◆ Task details
Go through the records and set each one down exactly, skipping any picture.

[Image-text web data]
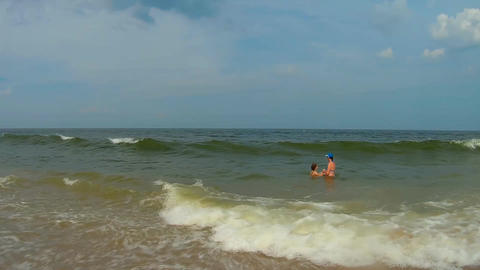 Mom and daughter swim in the ocean splashing Archivo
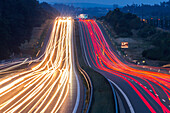 German Autobahn, A 9, driving, motorway, highway, freeway, speed, speed limit, traffic, night, lights, tail lights, hill, oncoming lights, infrastructure, near Nürnberg, Germany
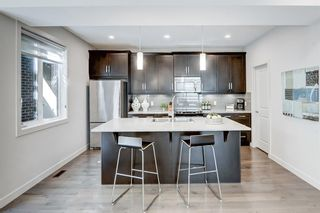 Photo 19: 1 310 12 Avenue NE in Calgary: Crescent Heights Row/Townhouse for sale : MLS®# A1112547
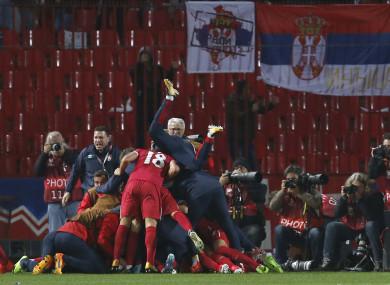 Serbia's Aleksandar Prijovic celebrates with his teammates.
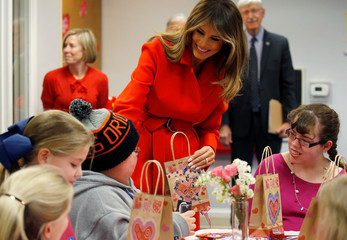 First lady Melania Trump exchanges Valentine's Day cards with children during her visit at the Children's Inn at the National Institutes of Health in Bethesda
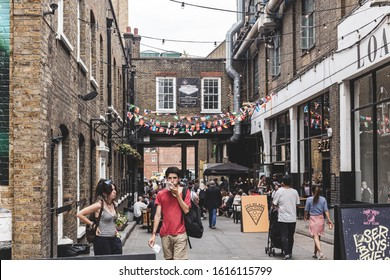 London/UK - 22/07/18: people walking at Sunday UpMarket, housed in the Old Truman Brewery's Ely's Yard on Brick Lane, that hosts many events and holds shops, bars, and restaurants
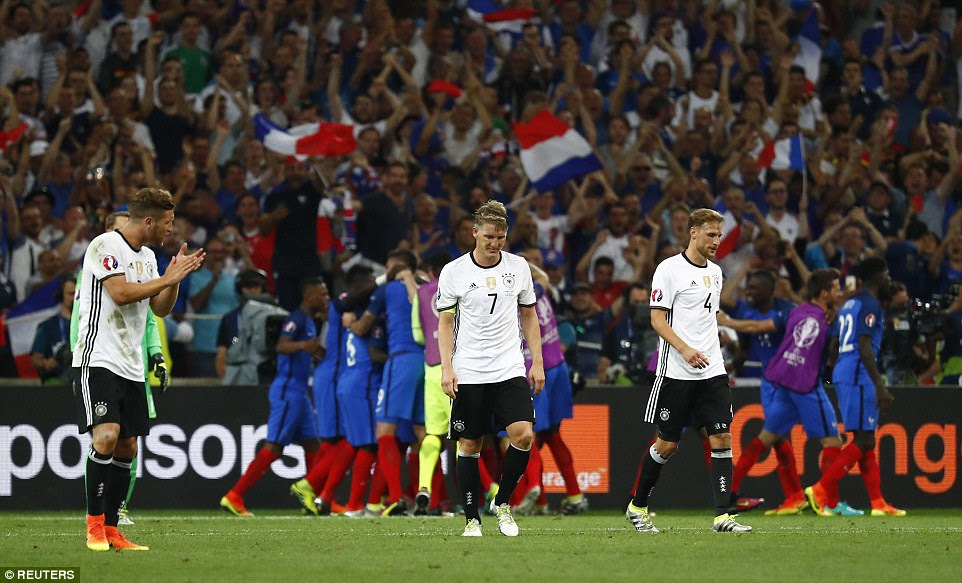 Germany's players look crestfallen as the French celebrate behind them in front of flying Tricolours as the host nation progressed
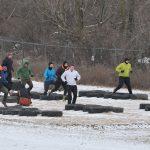 Athletes do the tire run on the obstacle course at Scioto Audubon Metro Park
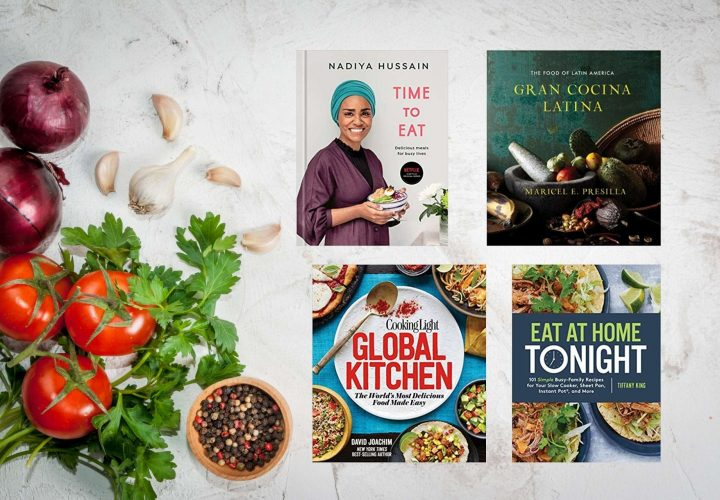 Image that has a background of a countertop with fresh garlic, tomatoes, parsley, and a bowl of peppercorns. Over the image is four books that are highlighted that are featured in the blog article.
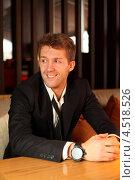 Купить «Молодой человек в черном костюме сидит за столиком в ресторане», фото № 4518526, снято 2 февраля 2012 г. (c) Losevsky Pavel / Фотобанк Лори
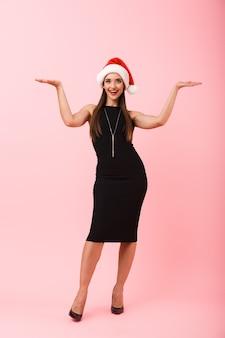 Ritratto integrale di un vestito da portare allegro della giovane donna che celebra il natale isolato sopra fondo rosa, presentante lo spazio della copia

◆ Response
 Mom and daughter swim in the ocean splashing Archivo
 German Autobahn, A 9, driving, motorway, highway, freeway, speed, speed limit, traffic, night, lights, tail lights, hill, oncoming lights, infrastructure, near Nürnberg, Germany
 Photo 19: 1 310 12 Avenue NE in Calgary: Crescent Heights Row/Townhouse for sale : MLS®# A1112547
 Serbia's Aleksandar Prijovic celebrates with his teammates.
 First lady Melania Trump exchanges Valentine's Day cards with children during her visit at the Children's Inn at the National Institutes of Health in Bethesda
 London/UK - 22/07/18: people walking at Sunday UpMarket, housed in the Old Truman Brewery's Ely's Yard on Brick Lane, that hosts many events and holds shops, bars, and restaurants
 Germany's players look crestfallen as the French celebrate behind them in front of flying Tricolours as the host nation progressed
 Athletes do the tire run on the obstacle course at Scioto Audubon Metro Park
 Image that has a background of a countertop with fresh garlic, tomatoes, parsley, and a bowl of peppercorns. Over the image is four books that are highlighted that are featured in the blog article.
 Купить «Молодой человек в черном костюме сидит за столиком в ресторане», фото № 4518526, снято 2 февраля 2012 г. (c) Losevsky Pavel / Фотобанк Лори
 Ritratto integrale di un vestito da portare allegro della giovane donna che celebra il natale isolato sopra fondo rosa, presentante lo spazio della copia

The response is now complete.